* PROBLEM DESCRIPTION: In the records below, the line with "Boy In Long Coat Standing In A Farm Yard" opens the range and the line with "Woman on grass" closes it; print that range exactly and nothing else.

───── SUPPLIED RECORDS

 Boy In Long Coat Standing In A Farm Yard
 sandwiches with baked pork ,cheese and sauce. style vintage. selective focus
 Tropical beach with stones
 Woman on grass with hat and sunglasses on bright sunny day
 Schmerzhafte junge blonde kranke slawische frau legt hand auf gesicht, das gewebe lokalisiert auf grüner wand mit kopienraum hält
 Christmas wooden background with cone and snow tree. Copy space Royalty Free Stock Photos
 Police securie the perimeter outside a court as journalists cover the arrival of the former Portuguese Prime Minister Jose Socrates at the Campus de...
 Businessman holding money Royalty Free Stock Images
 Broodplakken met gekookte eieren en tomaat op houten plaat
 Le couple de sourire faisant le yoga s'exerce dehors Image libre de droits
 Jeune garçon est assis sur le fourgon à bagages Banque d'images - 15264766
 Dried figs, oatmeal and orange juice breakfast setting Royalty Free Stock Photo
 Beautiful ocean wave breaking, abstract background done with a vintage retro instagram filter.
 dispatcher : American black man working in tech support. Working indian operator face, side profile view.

──────────
───── SUPPLIED RECORDS

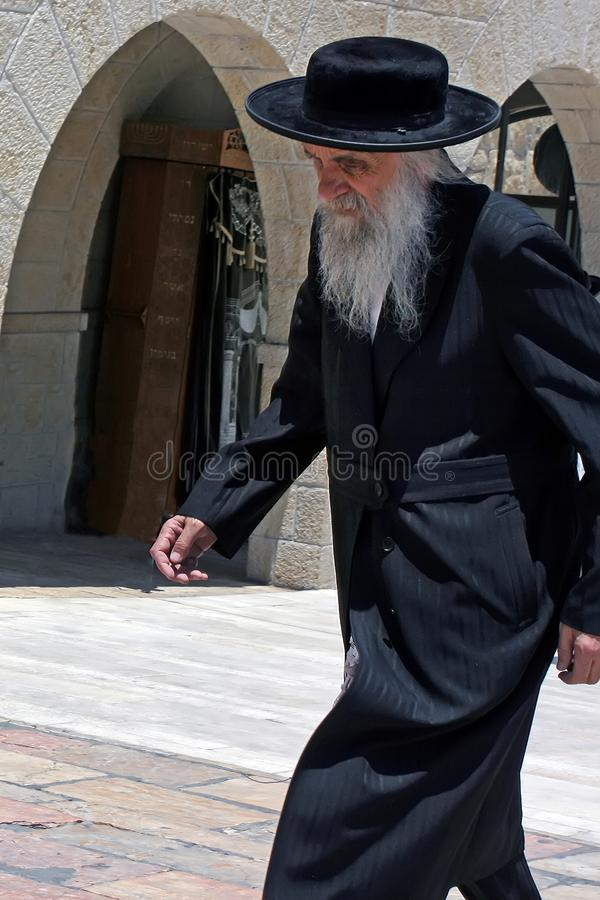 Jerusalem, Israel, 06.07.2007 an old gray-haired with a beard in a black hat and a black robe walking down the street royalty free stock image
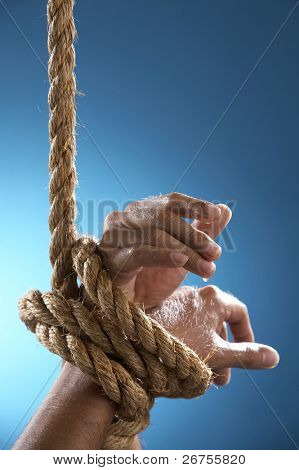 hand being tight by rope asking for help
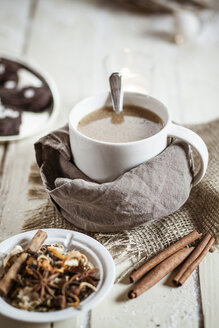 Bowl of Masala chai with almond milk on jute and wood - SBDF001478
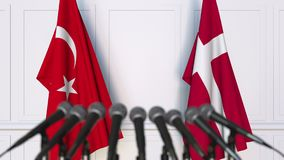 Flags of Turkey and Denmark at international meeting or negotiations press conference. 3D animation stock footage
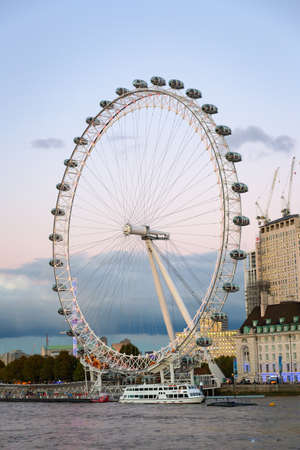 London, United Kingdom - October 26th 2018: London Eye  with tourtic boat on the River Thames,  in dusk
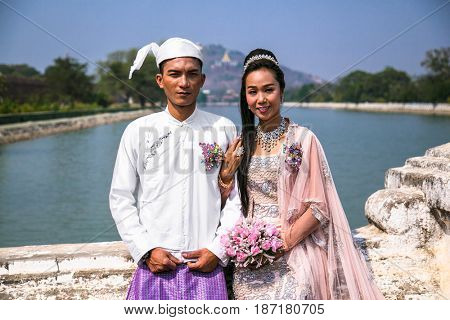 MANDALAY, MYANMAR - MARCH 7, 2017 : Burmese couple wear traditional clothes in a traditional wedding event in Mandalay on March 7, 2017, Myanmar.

──────────
───── SUPPLIED RECORDS

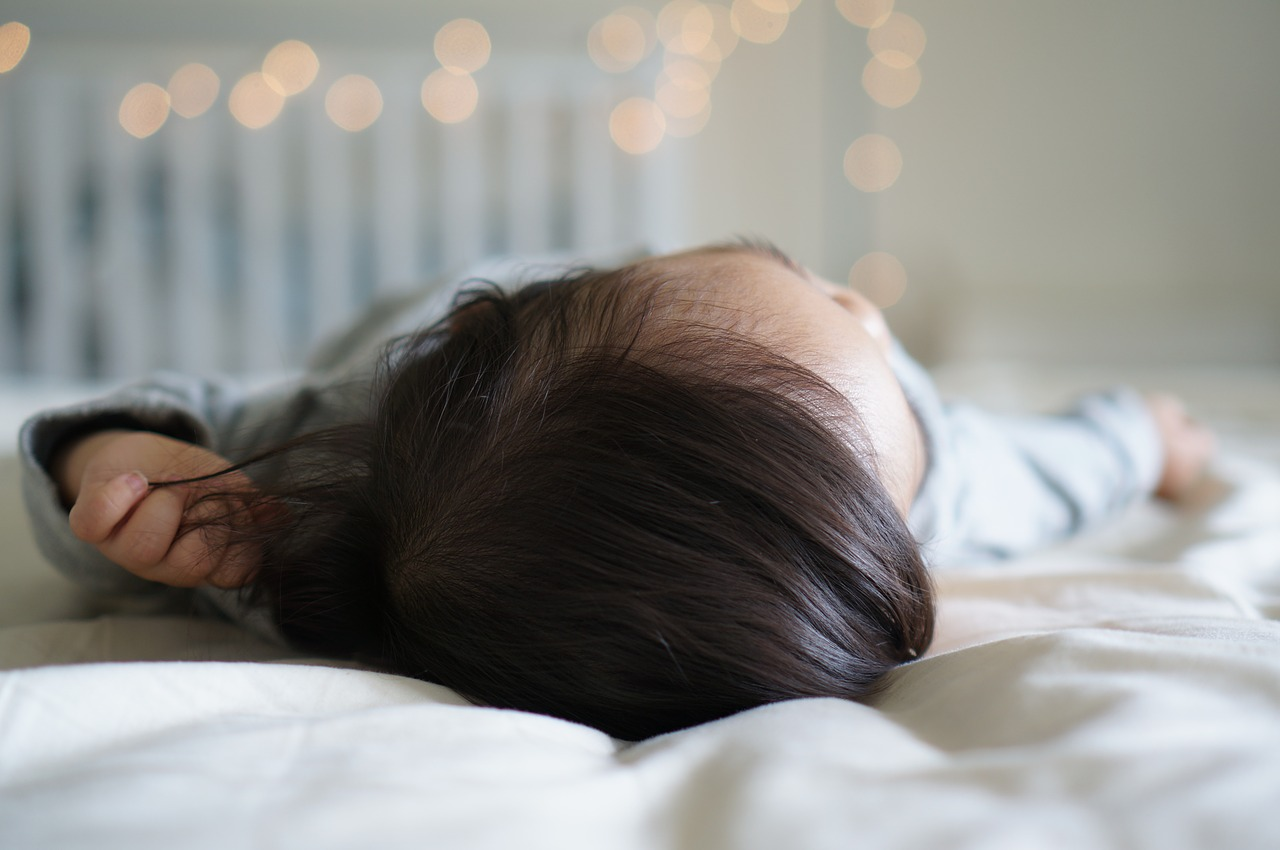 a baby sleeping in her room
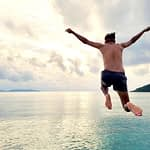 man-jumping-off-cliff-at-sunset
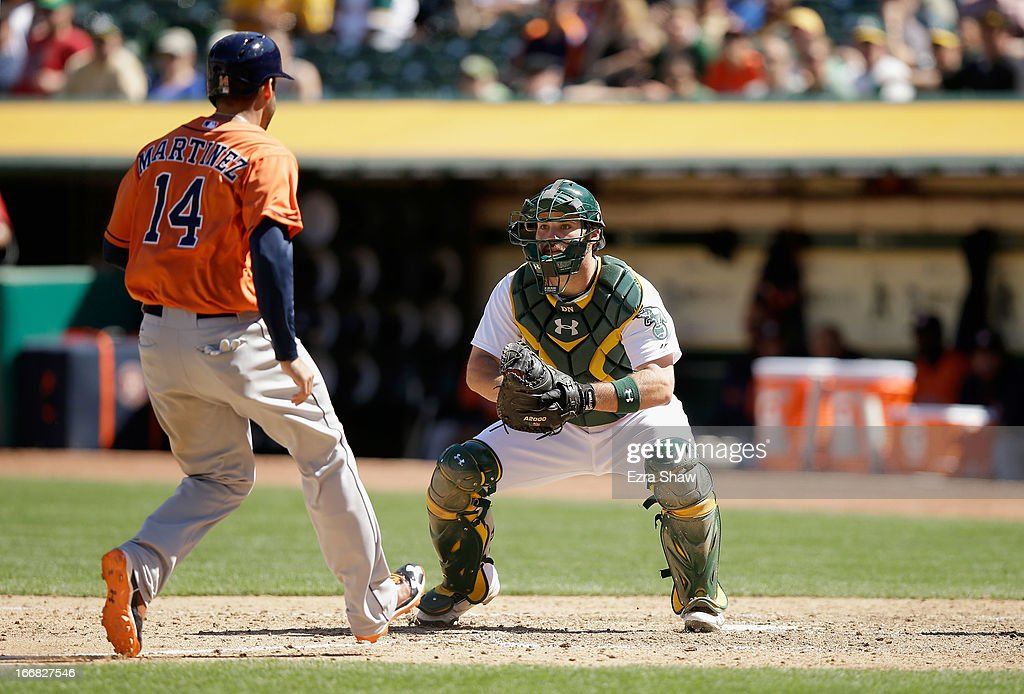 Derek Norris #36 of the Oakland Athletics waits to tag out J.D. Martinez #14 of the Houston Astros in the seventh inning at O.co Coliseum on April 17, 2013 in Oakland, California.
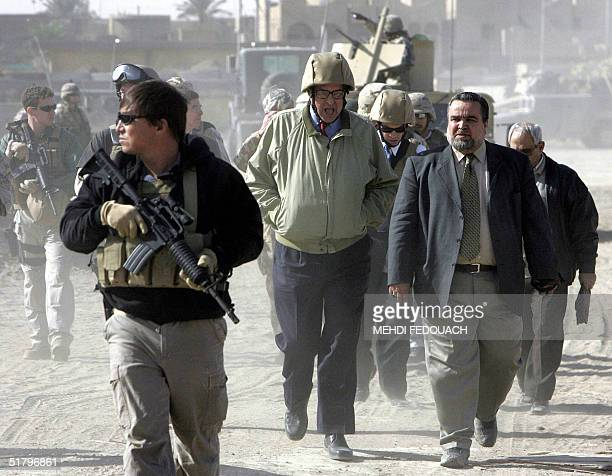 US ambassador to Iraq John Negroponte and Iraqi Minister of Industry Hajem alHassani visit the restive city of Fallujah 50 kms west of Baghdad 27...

──────────

* ANSWER BOX:
 Boy In Long Coat Standing In A Farm Yard
 sandwiches with baked pork ,cheese and sauce. style vintage. selective focus
 Tropical beach with stones
 Woman on grass with hat and sunglasses on bright sunny day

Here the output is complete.